All this does not necessarily mean a Lehman-moment, where everything crashes overnight, but rather a “managed” transition whereby further credit creation is hamstrung by the lack of real capital funding available. In short, China will evolve more like Japan, with something close to zero growth for years, if not decades, as the legacy of credit fuelled “growth” is never properly dealt with.
The question of whether to let the exchange rate or the banking system take the hit seems to be a question up for debate, even among the red kings in Beijing. Late 2014 it seemed like they wanted the domestic banking system, and hence “growth” adjust. The PBoC decided to put the brakes on and slow the economy down. Commodity prices collapsed as the China Miracle probably grinded to a halt. The fantasy GDP numbers obviously did not reflect an economy at a standstill, but neither money flows nor commodity prices do lie in that regard. Inclusion into the SDR basket was probably so important that they were willing to sacrifice short-term growth.
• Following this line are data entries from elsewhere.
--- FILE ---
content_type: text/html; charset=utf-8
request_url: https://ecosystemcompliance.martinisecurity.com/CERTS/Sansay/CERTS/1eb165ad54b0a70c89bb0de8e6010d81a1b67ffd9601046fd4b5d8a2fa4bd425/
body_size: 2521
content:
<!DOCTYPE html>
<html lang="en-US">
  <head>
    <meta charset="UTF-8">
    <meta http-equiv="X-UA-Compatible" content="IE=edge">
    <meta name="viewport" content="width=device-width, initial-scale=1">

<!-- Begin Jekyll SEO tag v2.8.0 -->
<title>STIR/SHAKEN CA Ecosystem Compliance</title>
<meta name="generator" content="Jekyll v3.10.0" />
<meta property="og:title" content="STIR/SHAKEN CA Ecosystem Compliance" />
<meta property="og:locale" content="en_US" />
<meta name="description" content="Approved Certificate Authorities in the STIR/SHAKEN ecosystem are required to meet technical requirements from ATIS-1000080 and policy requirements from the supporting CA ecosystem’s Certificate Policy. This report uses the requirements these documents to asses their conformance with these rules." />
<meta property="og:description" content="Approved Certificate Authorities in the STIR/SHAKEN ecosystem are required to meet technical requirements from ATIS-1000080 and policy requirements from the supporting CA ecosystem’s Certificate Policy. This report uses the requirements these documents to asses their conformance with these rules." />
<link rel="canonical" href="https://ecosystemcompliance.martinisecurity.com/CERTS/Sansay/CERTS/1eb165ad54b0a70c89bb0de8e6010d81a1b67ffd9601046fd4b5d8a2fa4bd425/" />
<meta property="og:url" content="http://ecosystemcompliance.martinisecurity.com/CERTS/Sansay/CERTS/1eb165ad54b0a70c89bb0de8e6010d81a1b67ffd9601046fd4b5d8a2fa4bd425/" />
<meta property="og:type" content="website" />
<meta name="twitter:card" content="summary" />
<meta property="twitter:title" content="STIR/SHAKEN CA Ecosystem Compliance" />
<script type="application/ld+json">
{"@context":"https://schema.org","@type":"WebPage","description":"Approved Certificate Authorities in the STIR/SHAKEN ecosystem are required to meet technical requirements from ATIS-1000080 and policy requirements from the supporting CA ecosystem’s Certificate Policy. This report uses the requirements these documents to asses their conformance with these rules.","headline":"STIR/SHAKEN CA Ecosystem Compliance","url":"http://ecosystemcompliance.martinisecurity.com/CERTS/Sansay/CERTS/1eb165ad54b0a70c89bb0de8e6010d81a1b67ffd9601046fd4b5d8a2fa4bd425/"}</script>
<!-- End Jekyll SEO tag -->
However, from mid-2016 it seems Beijing panicked and with the SDR inclusion secured, the PBoC seem hell-bent on stimulating the economy again. As they crank up the printing press once more, further Yuan depreciation will be the way forward. That being said, internal inconsistencies have grown so large that the printing press might not do much good meaning they will end up with a weaker Yuan and no ultimately no growth.